__Testo scelto__:
————————
21 ottobre 2021- Giovedì, 29a Settimana del Tempo Ordinario
Rm 6, 19-23
Sal 1
Lc 12, 49-53
I fratelli della Chiesa di Roma, a cui S. Paolo si rivolge in questo brano dell’epistola, avevano operato una scelta: erano passati dalla schiavitù del peccato al servizio di Dio. Nel primo caso i peccatori erano solo apparentemente liberi (e di fatto ora si vergognano di quello che facevano), mentre adesso, pur servendo, hanno acquistato la vera libertà. La scelta avviene sempre fra due padroni. Non si può servire un po’ l’uno e un po’ l’altro: l’uomo o serve Dio o serve il peccato. La vera differenza fra le due situazioni di servitù si trova alla fine del percorso, perché il peccato conduce alla morte, mentre la conversione al servizio di Dio conduce alla vita eterna:
Fratelli, parlo un linguaggio umano a causa della vostra debolezza. Come infatti avete messo le vostre membra a servizio dell’impurità e dell’iniquità, per l’iniquità, così ora mettete le vostre membra a servizio della giustizia, per la santificazione. Quando infatti eravate schiavi del peccato, eravate liberi nei riguardi della giustizia. Ma quale frutto raccoglievate allora da cose di cui ora vi vergognate? Il loro traguardo infatti è la morte.
Ora invece, liberati dal peccato e fatti servi di Dio, raccogliete il frutto per la vostra santificazione e come traguardo avete la vita eterna. Perché il salario del peccato è la morte; ma il dono di Dio è la vita eterna in Cristo Gesù, nostro Signore.
————————
__Elenco estratto__:
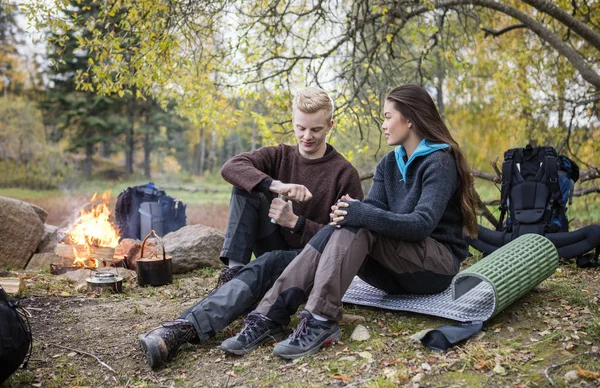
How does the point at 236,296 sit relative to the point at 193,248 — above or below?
————————
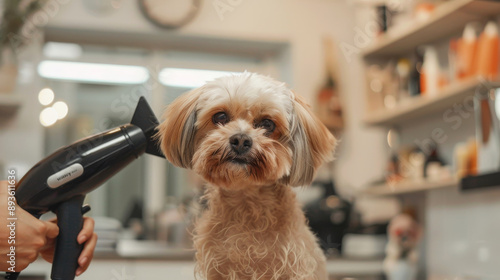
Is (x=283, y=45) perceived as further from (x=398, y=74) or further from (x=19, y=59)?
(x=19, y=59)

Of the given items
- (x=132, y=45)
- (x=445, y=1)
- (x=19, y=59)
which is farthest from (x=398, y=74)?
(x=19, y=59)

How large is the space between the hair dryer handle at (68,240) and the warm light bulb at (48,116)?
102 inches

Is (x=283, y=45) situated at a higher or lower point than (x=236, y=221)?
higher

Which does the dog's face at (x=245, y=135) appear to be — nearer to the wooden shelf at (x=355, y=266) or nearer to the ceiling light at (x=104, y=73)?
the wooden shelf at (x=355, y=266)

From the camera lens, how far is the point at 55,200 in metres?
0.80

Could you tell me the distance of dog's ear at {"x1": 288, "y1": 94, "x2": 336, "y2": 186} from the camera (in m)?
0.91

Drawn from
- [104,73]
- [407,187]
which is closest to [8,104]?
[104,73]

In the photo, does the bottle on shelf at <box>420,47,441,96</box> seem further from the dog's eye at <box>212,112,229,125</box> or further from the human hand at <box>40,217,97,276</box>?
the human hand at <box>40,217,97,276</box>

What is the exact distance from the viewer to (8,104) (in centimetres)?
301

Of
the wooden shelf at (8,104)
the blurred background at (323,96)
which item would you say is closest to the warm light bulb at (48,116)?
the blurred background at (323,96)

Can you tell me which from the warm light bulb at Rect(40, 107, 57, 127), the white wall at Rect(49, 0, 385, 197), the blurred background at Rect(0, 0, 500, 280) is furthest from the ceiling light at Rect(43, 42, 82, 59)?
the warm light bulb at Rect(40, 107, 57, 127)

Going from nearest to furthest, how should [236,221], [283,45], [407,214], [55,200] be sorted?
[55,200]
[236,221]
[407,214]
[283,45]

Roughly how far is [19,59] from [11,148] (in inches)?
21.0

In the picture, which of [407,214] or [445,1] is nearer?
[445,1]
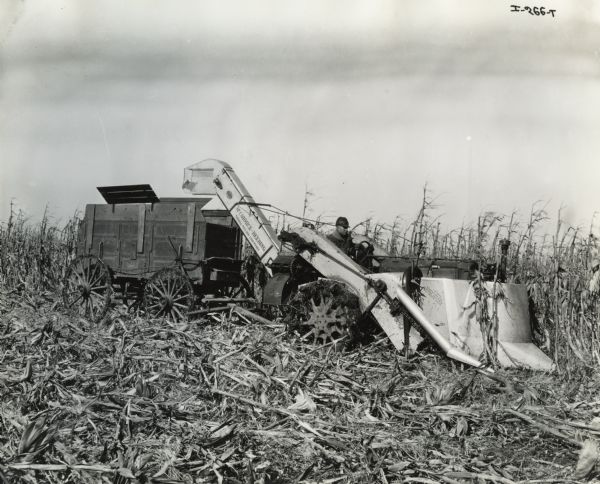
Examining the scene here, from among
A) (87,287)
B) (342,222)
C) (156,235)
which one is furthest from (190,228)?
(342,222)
————————
__Esercizio proposto 1__:
Indica se ciascuna delle seguenti affermazioni concorda con il testo scelto, rispondendo sì o no e citando le parole del testo che lo stabiliscono.
(a) Si può servire un po' Dio e un po' il peccato.
(b) Il salario del peccato è la morte.
(c) I fratelli della Chiesa di Roma erano passati dal servizio di Dio alla schiavitù del peccato.
__Esercizio proposto 2__:
Rispondi alle seguenti domande basandoti sul testo scelto.
(a) Quale salmo compare fra le letture indicate?
(b) Dove si trova la vera differenza fra le due situazioni di servitù?
(c) A causa di che cosa Paolo dice di parlare un linguaggio umano?
__Esercizio proposto 3__: Riscrivi come elenco puntato più breve il paragrafo del testo scelto che inizia con «I fratelli della Chiesa di Roma», mantenendone i fatti principali.

__Risposta 1__:
(a) No: «Non si può servire un po’ l’uno e un po’ l’altro».
(b) Sì: «Perché il salario del peccato è la morte».
(c) No: «erano passati dalla schiavitù del peccato al servizio di Dio».

__Risposta 2__:
(a) Il Salmo 1 (Sal 1).
(b) Alla fine del percorso.
(c) A causa della debolezza dei fratelli a cui si rivolge.

__Risposta 3__:
- I fratelli della Chiesa di Roma, a cui San Paolo si rivolge, sono passati dalla schiavitù del peccato al servizio di Dio.
- Da peccatori erano liberi solo in apparenza e ora si vergognano di ciò che facevano; servendo Dio hanno acquistato la vera libertà.
- La scelta è sempre fra due padroni: o si serve Dio o si serve il peccato.
- La vera differenza sta alla fine del percorso: il peccato conduce alla morte, il servizio di Dio alla vita eterna.